For those that question the lack of data surrounding this area that is driving some of the current thinking, the amount of actual research that NCWIT has either sponsored, co-sponsored, or done over the past five years is substantial. As with much social science research, there’s a big gap between the core research, the conclusions, and long term behavioral change, but as Lucy Sanders (the CEO of NCWIT) is fond of saying, we are five years into a 20 year shift.
I’m extremely impressed with Vivek Wadhwa’s posts on TechCrunch. He’s been blogging periodically for them since last fall and has shown that he’s willing to take on difficult, controversial, and complicated issues and discuss them in data driven and systematic ways.
Recently, Vivek wrote a post titled Silicon Valley: You and Some of Your VC’s have a Gender Problem that resulted from a research project he did with the National Center for Women & Information Technology (I’m chairman). I thought the post was excellent. The comments, however, were really enlightening to me. The amount of anger and hostility, especially irrational attacks, surprised me. Well – I guess it only surprised me a little – it mostly disappointed me.
After that article, Vivek sent me an email with the following questions “why did you originally get involved with NCWIT” and “how would you fix the problem of the dearth of women entrepreneurs?”. The first one was easy – I pointed him at a post I wrote in September 2005 titled Why the NCWIT Board Chair is a Man. I then spent some time thinking and emailing with Lucy Sanders *the CEO of NCWIT), about what we have learned to address the question of “how would you fix the problem of the dearth of women entrepreneurs?” My goal was to boil my answer down into a very simple set of suggestions, as NCWIT has several programs in their Entrepreneurial Alliance that address this problem. In my experience, a simple answer is much better than a complex one, especially for people who haven’t yet thought hard about the problem but are interested in it.
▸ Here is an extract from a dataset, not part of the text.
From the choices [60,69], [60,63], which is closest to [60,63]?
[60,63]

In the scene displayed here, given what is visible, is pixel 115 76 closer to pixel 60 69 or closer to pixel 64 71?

I came up with two specific things that I’ve learned over the past five years and have incorporated into my brain:
1. We simply need more technical women in the software industry. If there were more, there would be more starting software and Internet companies.
2. Existing entrepreneurs and VCs can help a lot by encouraging women to become entrepreneurs and then supporting them when they take the plunge. It turns out that the simple act of encouragement (from parents, teachers, peers) is hugely impactful across the entire education and entrepreneurial pipeline so it shouldn’t be a surprise that it is also important in the startup phase.
At some level it’s that simple. The implementation and execution of these two (related) concepts is really difficult. So, when I read Vivek’s post this morning titled A Fix for Discrimination: Follow the Indian Trails I realized he had once again totally nailed it. The example of how Indian entrepreneurs, first as individuals, and then through TiE, became a force in entrepreneurship through the US and the world, is a great one. And it’s an excellent analogy for women (and other groups that feel discrimination in the entrepreneur ecosystem.)
Once again, the early comments were disappointing in their anger and hostility. However, given some of the stuff I’ve heard over the past five years through my involvement in NCWIT, they weren’t a surprise to me this time.